# Browserstyle Konfiguration von Firefox 0.9.3



## mR.fLopPy (6. November 2004)

Hallo Leute!

Ich habe heute mal aus neugier Firefox installiert. Da ich normalerweise ein geprägter IE-Nutzer bin und damit seit Version 6.x eigentlich sehr zufrieden gewesen bin. Trotzdem wollte ich Firefox mal die Chance geben, da es (wenn ich mich nicht ganz täusche) sicherer sein soll.

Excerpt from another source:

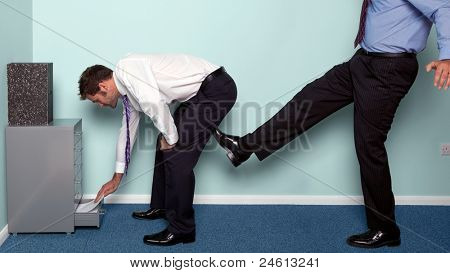 Photo of a businessman bending over to get something out of a drawer as a colleague kicks him up the backside.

Wie dem auch sei. Ich wollte nur fragen ob es eine Möglichkeit gibt, dass man die Hintergrundfarben der Quickinfos beim Firefox Browser ändern kann? Standardmäßig übernimmt er zumindest die Textfarbe von Windows, jedoch nicht den Hintergrund. Der scheint von Firefox vorgegeben zu sein, und das auch noch in weiß.    da meine Textfarbe auch weiß ist, erscheinen nun immer bei den Quickinfos weiße Balken.

Weiß wer wo man das umstellen kann? Gibt es vielleicht ein Erweiterungsplugin dafür?

Danke schon mal im voraus für eure Antworten.

PS: Ich finde Firefox einfach nur edel! *stolzbin* und der Popup-Blocker ist eine tolle Alternative wenn man kein WinXP mit SP2 installiert hat.  Sehr empfehlenswert!

ciao
Floppy


----------



## Sven Mintel (6. November 2004)

Das kannst du im Firefox über eine CSS-Datei einstellen.

Suche mal nach einer Datei namens "userChrome.css" oder "userChrome-example.css".

Du wirst vielleicht mehrere auf deiner Platte finden....
das Objekt der Begierde sollte sich befinden irgendwo im Pfad 
[C:\Dokumente und Einstellungen\[benutzername]\Anwendungsdaten\]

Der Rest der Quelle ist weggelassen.